Os programas sociais proporcionaram sucessivas vitórias eleitorais ao PT, mas a sequência foi interrompida pelo impeachment de Dilma Rousseff em 2016. Para muitos analistas a consequência óbvia – e desejada – seria o retorno do PSDB, que de fato ocorreu, mas com a participação desastrosa no governo postiço de Michel Temer.

A máquina de destruição política posta em movimento para tirar do poder o partido de Lula – chegando ao extremo de prender o ex-presidente em processo escandalosamente irregular – desmantelou o sistema político. Não foi o PSDB o beneficiário, mas o ex-deputado Jair Bolsonaro, político medíocre e fisiológico, militar reformado que por pouco não foi expulso do Exército, eleito após uma campanha baseada em plataformas digitais de relacionamento, com discurso reacionário e “anti-sistema”.

Em meados dos anos 1990, Giddens apontou o que via como contradição central do neoliberalismo: é hostil à tradição – a promoção das forças do mercado e de um individualismo agressivo corrói a solidariedade social – mas apoia-se no discurso conservador – nação, religião, gênero, família – para se viabilizar eleitoralmente.
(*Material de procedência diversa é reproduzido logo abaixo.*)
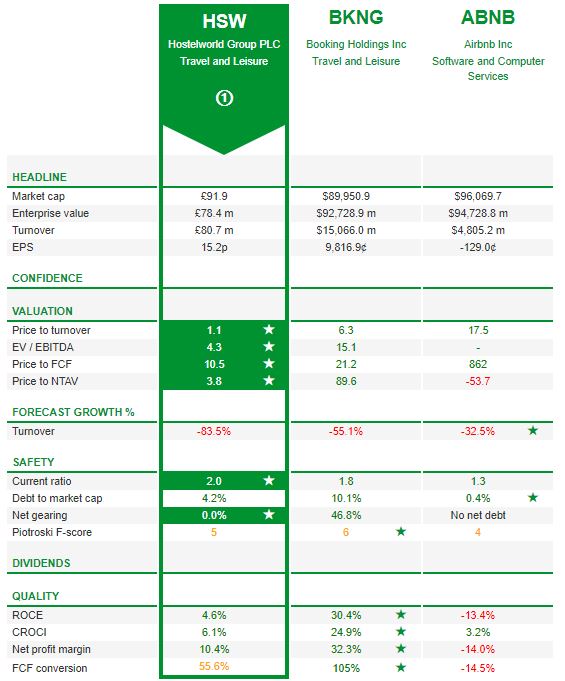 | | HSW Hostelworld Group PLC Travel and Leisure ① | BKNG Booking Holdings Inc Travel and Leisure | ABNB Airbnb Inc Software and Computer Services |
|---|---|---|---|
| HEADLINE | | | |
| Market cap | £91.9 | $89,950.9 | $96,069.7 |
| Enterprise value | £78.4 m | $92,728.9 m | $94,728.8 m |
| Turnover | £80.7 m | $15,066.0 m | $4,805.2 m |
| EPS | 15.2p | 9,816.9¢ | -129.0¢ |
| CONFIDENCE | | | |
| VALUATION | | | |
| Price to turnover | 1.1 ★ | 6.3 | 17.5 |
| EV / EBITDA | 4.3 ★ | 15.1 | - |
| Price to FCF | 10.5 ★ | 21.2 | 862 |
| Price to NTAV | 3.8 ★ | 89.6 | -53.7 |
| FORECAST GROWTH % | | | |
| Turnover | -83.5% | -55.1% | -32.5% ★ |
| SAFETY | | | |
| Current ratio | 2.0 ★ | 1.8 | 1.3 |
| Debt to market cap | 4.2% | 10.1% | 0.4% ★ |
| Net gearing | 0.0% ★ | 46.8% | No net debt |
| Piotroski F-score | 5 | 6 ★ | 4 |
| DIVIDENDS | | | |
| QUALITY | | | |
| ROCE | 4.6% | 30.4% ★ | -13.4% |
| CROCI | 6.1% | 24.9% ★ | 3.2% |
| Net profit margin | 10.4% | 32.3% ★ | -14.0% |
| FCF conversion | 55.6% | 105% ★ | -14.5% |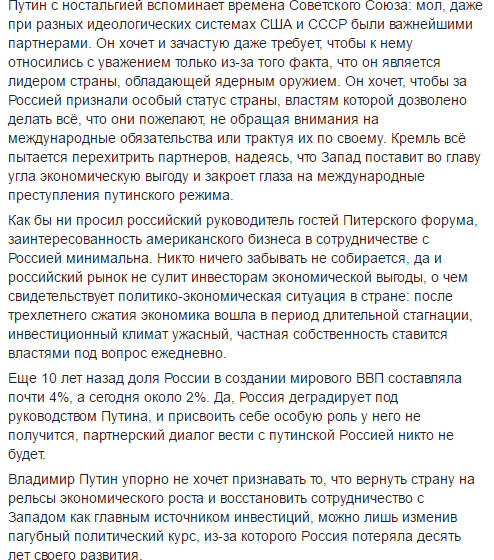 Путин с ностальгией вспоминает времена Советского Союза: мол, даже при разных идеологических системах США и СССР были важнейшими партнерами. Он хочет и зачастую даже требует, чтобы к нему относились с уважением только из-за того факта, что он является лидером страны, обладающей ядерным оружием. Он хочет, чтобы за Россией признали особый статус страны, властям которой дозволено делать всё, что они пожелают, не обращая внимания на международные обязательства или трактуя их по своему. Кремль всё пытается перехитрить партнеров, надеясь, что Запад поставит во главу угла экономическую выгоду и закроет глаза на международные преступления путинского режима.

Как бы ни просил российский руководитель гостей Питерского форума, заинтересованность американского бизнеса в сотрудничестве с Россией минимальна. Никто ничего забывать не собирается, да и российский рынок не сулит инвесторам экономической выгоды, о чем свидетельствует политико-экономическая ситуация в стране: после трехлетнего сжатия экономика вошла в период длительной стагнации, инвестиционный климат ужасный, частная собственность ставится властями под вопрос ежедневно.

Еще 10 лет назад доля России в создании мирового ВВП составляла почти 4%, а сегодня около 2%. Да, Россия деградирует под руководством Путина, и присвоить себе особую роль у него не получится, партнерский диалог вести с путинской Россией никто не будет.

Владимир Путин упорно не хочет признавать то, что вернуть страну на рельсы экономического роста и восстановить сотрудничество с Западом как главным источником инвестиций, можно лишь изменив пагубный политический курс, из-за которого Россия потеряла десять лет своего развития.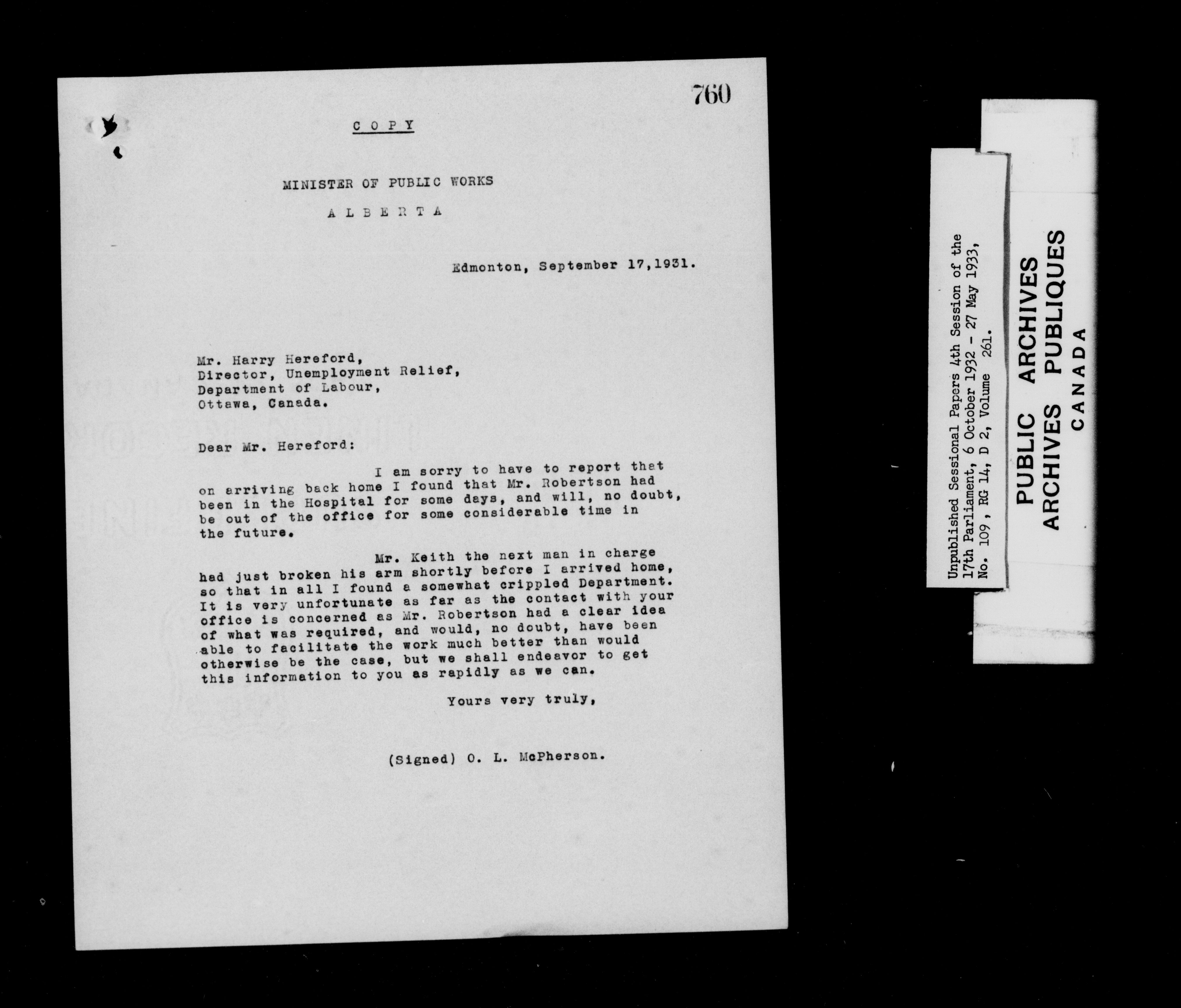 760

COPY

MINISTER OF PUBLIC WORKS

ALBERTA

Edmonton, September 17,1931.

Mr. Harry Hereford,
Director, Unemployment Relief,
Department of Labour,
Ottawa, Canada.

Dear Mr. Hereford:

I am sorry to have to report that on arriving back home I found that Mr. Robertson had been in the Hospital for some days, and will, no doubt, be out of the office for some considerable time in the future.

Mr. Keith the next man in charge had just broken his arm shortly before I arrived home, so that in all I found a somewhat crippled Department. It is very unfortunate as far as the contact with your office is concerned as Mr. Robertson had a clear idea of what was required, and would, no doubt, have been able to facilitate the work much better than would otherwise be the case, but we shall endeavor to get this information to you as rapidly as we can.

Yours very truly,

(Signed) O. L. McPherson.

Unpublished Sessional Papers 4th Session of the 17th Parliament, 6 October 1932 - 27 May 1933, No. 109, RG 14, D 2, Volume 261.

PUBLIC ARCHIVES
ARCHIVES PUBLIQUES
CANADA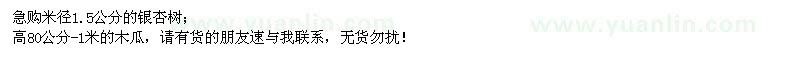 急购米径1.5公分的银杏树；
高80公分-1米的木瓜，请有货的朋友速与我联系，无货勿扰！

www.yuanlin.com www.yuanlin.com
No Reino Unido, a terceira via não prosperou. Blair obteve duas reconduções, mas seu governo é lembrado principalmente pelo apoio à guerra dos EUA no Iraque e sua alegação fraudulenta sobre armas de destruição em massa naquele país. Elegeu o sucessor, mas pouco depois os conservadores retornaram ao poder – para mais uma temporada que parece longe de se encerrar. 

A “contradição neoliberal” redundou na ascensão da direita neopopulista, vitoriosa no plebiscito pela saída do Reino Unido da União Europeia em 2016.

Naquele mesmo ano, Trump seria eleito presidente dos EUA, vencendo Hillary Clinton, lídima representante do establishment democrata. Derrotado quatro anos depois na corrida pela reeleição, tentou um golpe de estado. Ainda assim, controla o partido Republicano e deve concorrer novamente à Casa Branca, com grandes chances. Como os casos anteriores, o trumpismo se vale massivamente das redes digitais para a disseminação de conteúdos “customizados” e grande capacidade de engajamento.

Na França e na Alemanha a ultra-direita, por enquanto excluída dos governos, tem peso político e densidade eleitoral. A Itália é vanguarda: a esquerda preparou a cama para Berlusconi ainda nos anos 1990, e hoje assistimos à vitória de Giorgia Meloni.

Com este cenário, não deixa de ser curioso que a “terceira via” tenha conhecido uma nada triunfal rentrée por estas bandas – e uma segunda morte, como o inolvidável bebum do conto de Jorge Amado. Causa Mortis: “contradição neoliberal”. Para surpresa somente dos desavisados, muitos “liberais na economia” alinharam-se à ultra-direita.

O ocaso da social-democracia, abraçada aos liberais na “economia e nos costumes”, deve conter alguma lição. É frustrante constatar o fracasso dos democratas americanos, com Sanders, e dos trabalhistas britânicos, com Corbyn, em “voltar às raízes”, como é melancólica a prostração do premiê Scholz diante da guerra na Ucrânia.

O Brasil e a América Latina têm ainda uma tradição de esquerda que talvez permita sobreviver à onda e gerar alternativas. Mas é preciso olhar para a frente e aprender com os erros do passado. Sobretudo, é preciso olhar para o mundo; não há salvação no isolamento nem solução “nacional”. No momento, o essencial é derrotar a ultra-direita. O próximo será um governo de transição, a questão é para onde. O risco é que nos leve para o mesmo lugar.